Что она пыталась сделать? Зачем приходила в магазин? Извинялась таким образом? Или просто хотела подбавить зловещей мистики?

– Ты сказала ей, что сегодня встречаешься со мной?

– Нет. Зачем? Да и вообще, я тогда еще не знала. А что тебя так озаботило?

После обеда мы немного посмотрели телевизор. Барбара дремала в своем кресле. Я раздел ее и помог ей лечь в постель. Она была вымотана до предела.

– Я хочу заниматься с тобой любовью, но я так устала, – пожаловалась она.

Мы рано легли спать. Я был так же измотан, как Барбара.
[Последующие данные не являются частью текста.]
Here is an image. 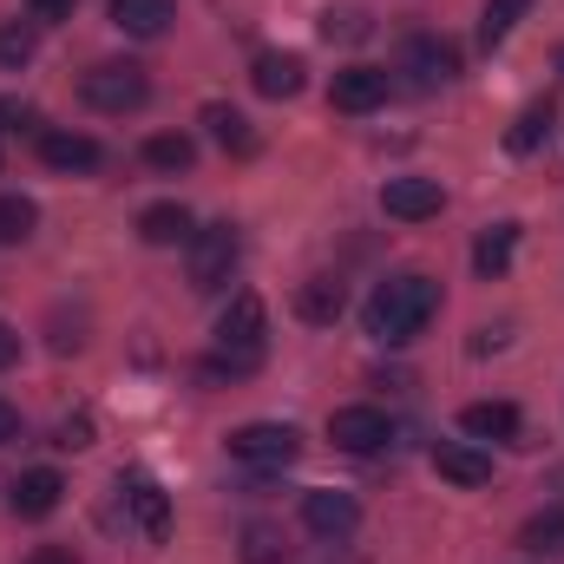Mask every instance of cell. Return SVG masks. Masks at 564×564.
Segmentation results:
<instances>
[{
	"mask_svg": "<svg viewBox=\"0 0 564 564\" xmlns=\"http://www.w3.org/2000/svg\"><path fill=\"white\" fill-rule=\"evenodd\" d=\"M433 308H440V282L408 270V276L375 282V295L361 302V322H368V335H375V341L401 348V341H414L426 322H433Z\"/></svg>",
	"mask_w": 564,
	"mask_h": 564,
	"instance_id": "cell-1",
	"label": "cell"
},
{
	"mask_svg": "<svg viewBox=\"0 0 564 564\" xmlns=\"http://www.w3.org/2000/svg\"><path fill=\"white\" fill-rule=\"evenodd\" d=\"M79 99H86L93 112L126 119V112H139L144 99H151V79H144L139 59H99V66L79 79Z\"/></svg>",
	"mask_w": 564,
	"mask_h": 564,
	"instance_id": "cell-2",
	"label": "cell"
},
{
	"mask_svg": "<svg viewBox=\"0 0 564 564\" xmlns=\"http://www.w3.org/2000/svg\"><path fill=\"white\" fill-rule=\"evenodd\" d=\"M224 446H230V459H243V466H257V473H282V466H295L302 433L289 421H250V426H237Z\"/></svg>",
	"mask_w": 564,
	"mask_h": 564,
	"instance_id": "cell-3",
	"label": "cell"
},
{
	"mask_svg": "<svg viewBox=\"0 0 564 564\" xmlns=\"http://www.w3.org/2000/svg\"><path fill=\"white\" fill-rule=\"evenodd\" d=\"M237 257H243L237 224H210V230H197V237H191V289H197V295L224 289L230 270H237Z\"/></svg>",
	"mask_w": 564,
	"mask_h": 564,
	"instance_id": "cell-4",
	"label": "cell"
},
{
	"mask_svg": "<svg viewBox=\"0 0 564 564\" xmlns=\"http://www.w3.org/2000/svg\"><path fill=\"white\" fill-rule=\"evenodd\" d=\"M263 322H270L263 315V295H250V289L230 295V308L217 315V348L224 355H263Z\"/></svg>",
	"mask_w": 564,
	"mask_h": 564,
	"instance_id": "cell-5",
	"label": "cell"
},
{
	"mask_svg": "<svg viewBox=\"0 0 564 564\" xmlns=\"http://www.w3.org/2000/svg\"><path fill=\"white\" fill-rule=\"evenodd\" d=\"M328 440L341 446V453H381L388 440H394V426L381 408H335L328 414Z\"/></svg>",
	"mask_w": 564,
	"mask_h": 564,
	"instance_id": "cell-6",
	"label": "cell"
},
{
	"mask_svg": "<svg viewBox=\"0 0 564 564\" xmlns=\"http://www.w3.org/2000/svg\"><path fill=\"white\" fill-rule=\"evenodd\" d=\"M328 106L335 112H355V119L361 112H381L388 106V73L381 66H341L335 86H328Z\"/></svg>",
	"mask_w": 564,
	"mask_h": 564,
	"instance_id": "cell-7",
	"label": "cell"
},
{
	"mask_svg": "<svg viewBox=\"0 0 564 564\" xmlns=\"http://www.w3.org/2000/svg\"><path fill=\"white\" fill-rule=\"evenodd\" d=\"M440 204H446L440 177H388V184H381V210L401 217V224H426V217H440Z\"/></svg>",
	"mask_w": 564,
	"mask_h": 564,
	"instance_id": "cell-8",
	"label": "cell"
},
{
	"mask_svg": "<svg viewBox=\"0 0 564 564\" xmlns=\"http://www.w3.org/2000/svg\"><path fill=\"white\" fill-rule=\"evenodd\" d=\"M302 525L315 539H348L361 525V506H355V492H308L302 499Z\"/></svg>",
	"mask_w": 564,
	"mask_h": 564,
	"instance_id": "cell-9",
	"label": "cell"
},
{
	"mask_svg": "<svg viewBox=\"0 0 564 564\" xmlns=\"http://www.w3.org/2000/svg\"><path fill=\"white\" fill-rule=\"evenodd\" d=\"M59 499H66V479H59L53 466L20 473V479H13V492H7V506H13L20 519H46V512H59Z\"/></svg>",
	"mask_w": 564,
	"mask_h": 564,
	"instance_id": "cell-10",
	"label": "cell"
},
{
	"mask_svg": "<svg viewBox=\"0 0 564 564\" xmlns=\"http://www.w3.org/2000/svg\"><path fill=\"white\" fill-rule=\"evenodd\" d=\"M401 66L414 73V86H446V79L459 73V53H453L446 40H433V33H414V40L401 46Z\"/></svg>",
	"mask_w": 564,
	"mask_h": 564,
	"instance_id": "cell-11",
	"label": "cell"
},
{
	"mask_svg": "<svg viewBox=\"0 0 564 564\" xmlns=\"http://www.w3.org/2000/svg\"><path fill=\"white\" fill-rule=\"evenodd\" d=\"M139 237L151 243V250H177V243L197 237V224H191L184 204H144L139 210Z\"/></svg>",
	"mask_w": 564,
	"mask_h": 564,
	"instance_id": "cell-12",
	"label": "cell"
},
{
	"mask_svg": "<svg viewBox=\"0 0 564 564\" xmlns=\"http://www.w3.org/2000/svg\"><path fill=\"white\" fill-rule=\"evenodd\" d=\"M126 506H132V519H139V532L151 539V545L171 539V499H164L158 479H132V486H126Z\"/></svg>",
	"mask_w": 564,
	"mask_h": 564,
	"instance_id": "cell-13",
	"label": "cell"
},
{
	"mask_svg": "<svg viewBox=\"0 0 564 564\" xmlns=\"http://www.w3.org/2000/svg\"><path fill=\"white\" fill-rule=\"evenodd\" d=\"M302 59L295 53H257V66H250V86L263 93V99H295L302 93Z\"/></svg>",
	"mask_w": 564,
	"mask_h": 564,
	"instance_id": "cell-14",
	"label": "cell"
},
{
	"mask_svg": "<svg viewBox=\"0 0 564 564\" xmlns=\"http://www.w3.org/2000/svg\"><path fill=\"white\" fill-rule=\"evenodd\" d=\"M341 308H348V289L335 276H308L295 289V315L302 322H315V328H328V322H341Z\"/></svg>",
	"mask_w": 564,
	"mask_h": 564,
	"instance_id": "cell-15",
	"label": "cell"
},
{
	"mask_svg": "<svg viewBox=\"0 0 564 564\" xmlns=\"http://www.w3.org/2000/svg\"><path fill=\"white\" fill-rule=\"evenodd\" d=\"M433 466H440V479H453V486H486V479H492V459H486L479 446H459V440H440V446H433Z\"/></svg>",
	"mask_w": 564,
	"mask_h": 564,
	"instance_id": "cell-16",
	"label": "cell"
},
{
	"mask_svg": "<svg viewBox=\"0 0 564 564\" xmlns=\"http://www.w3.org/2000/svg\"><path fill=\"white\" fill-rule=\"evenodd\" d=\"M171 20H177V7H171V0H112V26H119V33H132V40H158Z\"/></svg>",
	"mask_w": 564,
	"mask_h": 564,
	"instance_id": "cell-17",
	"label": "cell"
},
{
	"mask_svg": "<svg viewBox=\"0 0 564 564\" xmlns=\"http://www.w3.org/2000/svg\"><path fill=\"white\" fill-rule=\"evenodd\" d=\"M40 158L53 171H99V139H86V132H40Z\"/></svg>",
	"mask_w": 564,
	"mask_h": 564,
	"instance_id": "cell-18",
	"label": "cell"
},
{
	"mask_svg": "<svg viewBox=\"0 0 564 564\" xmlns=\"http://www.w3.org/2000/svg\"><path fill=\"white\" fill-rule=\"evenodd\" d=\"M459 426L473 433V440H519V408L512 401H473Z\"/></svg>",
	"mask_w": 564,
	"mask_h": 564,
	"instance_id": "cell-19",
	"label": "cell"
},
{
	"mask_svg": "<svg viewBox=\"0 0 564 564\" xmlns=\"http://www.w3.org/2000/svg\"><path fill=\"white\" fill-rule=\"evenodd\" d=\"M512 250H519V224H492V230L473 243V270H479V276H506V270H512Z\"/></svg>",
	"mask_w": 564,
	"mask_h": 564,
	"instance_id": "cell-20",
	"label": "cell"
},
{
	"mask_svg": "<svg viewBox=\"0 0 564 564\" xmlns=\"http://www.w3.org/2000/svg\"><path fill=\"white\" fill-rule=\"evenodd\" d=\"M204 132L224 144V151H237V158L257 151V132H250V119H243L237 106H204Z\"/></svg>",
	"mask_w": 564,
	"mask_h": 564,
	"instance_id": "cell-21",
	"label": "cell"
},
{
	"mask_svg": "<svg viewBox=\"0 0 564 564\" xmlns=\"http://www.w3.org/2000/svg\"><path fill=\"white\" fill-rule=\"evenodd\" d=\"M519 552L558 558V552H564V506H552V512H539V519H525V532H519Z\"/></svg>",
	"mask_w": 564,
	"mask_h": 564,
	"instance_id": "cell-22",
	"label": "cell"
},
{
	"mask_svg": "<svg viewBox=\"0 0 564 564\" xmlns=\"http://www.w3.org/2000/svg\"><path fill=\"white\" fill-rule=\"evenodd\" d=\"M545 139H552V106H525V112L512 119V132H506V151L532 158V151H539Z\"/></svg>",
	"mask_w": 564,
	"mask_h": 564,
	"instance_id": "cell-23",
	"label": "cell"
},
{
	"mask_svg": "<svg viewBox=\"0 0 564 564\" xmlns=\"http://www.w3.org/2000/svg\"><path fill=\"white\" fill-rule=\"evenodd\" d=\"M144 164L151 171H191L197 164V144L184 139V132H158V139H144Z\"/></svg>",
	"mask_w": 564,
	"mask_h": 564,
	"instance_id": "cell-24",
	"label": "cell"
},
{
	"mask_svg": "<svg viewBox=\"0 0 564 564\" xmlns=\"http://www.w3.org/2000/svg\"><path fill=\"white\" fill-rule=\"evenodd\" d=\"M289 558V539H282V525H243V564H282Z\"/></svg>",
	"mask_w": 564,
	"mask_h": 564,
	"instance_id": "cell-25",
	"label": "cell"
},
{
	"mask_svg": "<svg viewBox=\"0 0 564 564\" xmlns=\"http://www.w3.org/2000/svg\"><path fill=\"white\" fill-rule=\"evenodd\" d=\"M368 33H375V20H368L361 7H328V13H322V40H328V46H335V40L355 46V40H368Z\"/></svg>",
	"mask_w": 564,
	"mask_h": 564,
	"instance_id": "cell-26",
	"label": "cell"
},
{
	"mask_svg": "<svg viewBox=\"0 0 564 564\" xmlns=\"http://www.w3.org/2000/svg\"><path fill=\"white\" fill-rule=\"evenodd\" d=\"M33 224H40V210H33V197H0V243H26L33 237Z\"/></svg>",
	"mask_w": 564,
	"mask_h": 564,
	"instance_id": "cell-27",
	"label": "cell"
},
{
	"mask_svg": "<svg viewBox=\"0 0 564 564\" xmlns=\"http://www.w3.org/2000/svg\"><path fill=\"white\" fill-rule=\"evenodd\" d=\"M525 7H532V0H486V13H479V40H486V46H499V40L525 20Z\"/></svg>",
	"mask_w": 564,
	"mask_h": 564,
	"instance_id": "cell-28",
	"label": "cell"
},
{
	"mask_svg": "<svg viewBox=\"0 0 564 564\" xmlns=\"http://www.w3.org/2000/svg\"><path fill=\"white\" fill-rule=\"evenodd\" d=\"M257 368H263V355H224V348H217V355L204 361V381H243V375H257Z\"/></svg>",
	"mask_w": 564,
	"mask_h": 564,
	"instance_id": "cell-29",
	"label": "cell"
},
{
	"mask_svg": "<svg viewBox=\"0 0 564 564\" xmlns=\"http://www.w3.org/2000/svg\"><path fill=\"white\" fill-rule=\"evenodd\" d=\"M26 59H33V26H13V20H7V26H0V66L20 73Z\"/></svg>",
	"mask_w": 564,
	"mask_h": 564,
	"instance_id": "cell-30",
	"label": "cell"
},
{
	"mask_svg": "<svg viewBox=\"0 0 564 564\" xmlns=\"http://www.w3.org/2000/svg\"><path fill=\"white\" fill-rule=\"evenodd\" d=\"M53 446H66V453L93 446V414H66V421H59V433H53Z\"/></svg>",
	"mask_w": 564,
	"mask_h": 564,
	"instance_id": "cell-31",
	"label": "cell"
},
{
	"mask_svg": "<svg viewBox=\"0 0 564 564\" xmlns=\"http://www.w3.org/2000/svg\"><path fill=\"white\" fill-rule=\"evenodd\" d=\"M33 126V106H20V99H0V132H26Z\"/></svg>",
	"mask_w": 564,
	"mask_h": 564,
	"instance_id": "cell-32",
	"label": "cell"
},
{
	"mask_svg": "<svg viewBox=\"0 0 564 564\" xmlns=\"http://www.w3.org/2000/svg\"><path fill=\"white\" fill-rule=\"evenodd\" d=\"M26 7H33V20H46V26L73 20V0H26Z\"/></svg>",
	"mask_w": 564,
	"mask_h": 564,
	"instance_id": "cell-33",
	"label": "cell"
},
{
	"mask_svg": "<svg viewBox=\"0 0 564 564\" xmlns=\"http://www.w3.org/2000/svg\"><path fill=\"white\" fill-rule=\"evenodd\" d=\"M13 361H20V328L0 322V368H13Z\"/></svg>",
	"mask_w": 564,
	"mask_h": 564,
	"instance_id": "cell-34",
	"label": "cell"
},
{
	"mask_svg": "<svg viewBox=\"0 0 564 564\" xmlns=\"http://www.w3.org/2000/svg\"><path fill=\"white\" fill-rule=\"evenodd\" d=\"M26 564H79V558H73V552H59V545H40Z\"/></svg>",
	"mask_w": 564,
	"mask_h": 564,
	"instance_id": "cell-35",
	"label": "cell"
},
{
	"mask_svg": "<svg viewBox=\"0 0 564 564\" xmlns=\"http://www.w3.org/2000/svg\"><path fill=\"white\" fill-rule=\"evenodd\" d=\"M7 440H20V414H13V408L0 401V446H7Z\"/></svg>",
	"mask_w": 564,
	"mask_h": 564,
	"instance_id": "cell-36",
	"label": "cell"
},
{
	"mask_svg": "<svg viewBox=\"0 0 564 564\" xmlns=\"http://www.w3.org/2000/svg\"><path fill=\"white\" fill-rule=\"evenodd\" d=\"M558 73H564V53H558Z\"/></svg>",
	"mask_w": 564,
	"mask_h": 564,
	"instance_id": "cell-37",
	"label": "cell"
}]
</instances>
Жена – почему Урсула так сказала? Потому что именно в этой роли она видела Барбару?

В дверь постучали. Я застонал. Что, пришла горничная забрать поднос с посудой? Который час? В комнате было темно, правда, шторы задернуты. Может быть, на улице уже день. Но мне казалось, что я проспал не больше часа. Рядом со мной зашевелилась Барбара. Стук раздался снова. Барбара вздохнула и встала с кровати. Не совсем проснувшись, она, пошатываясь, направилась к двери.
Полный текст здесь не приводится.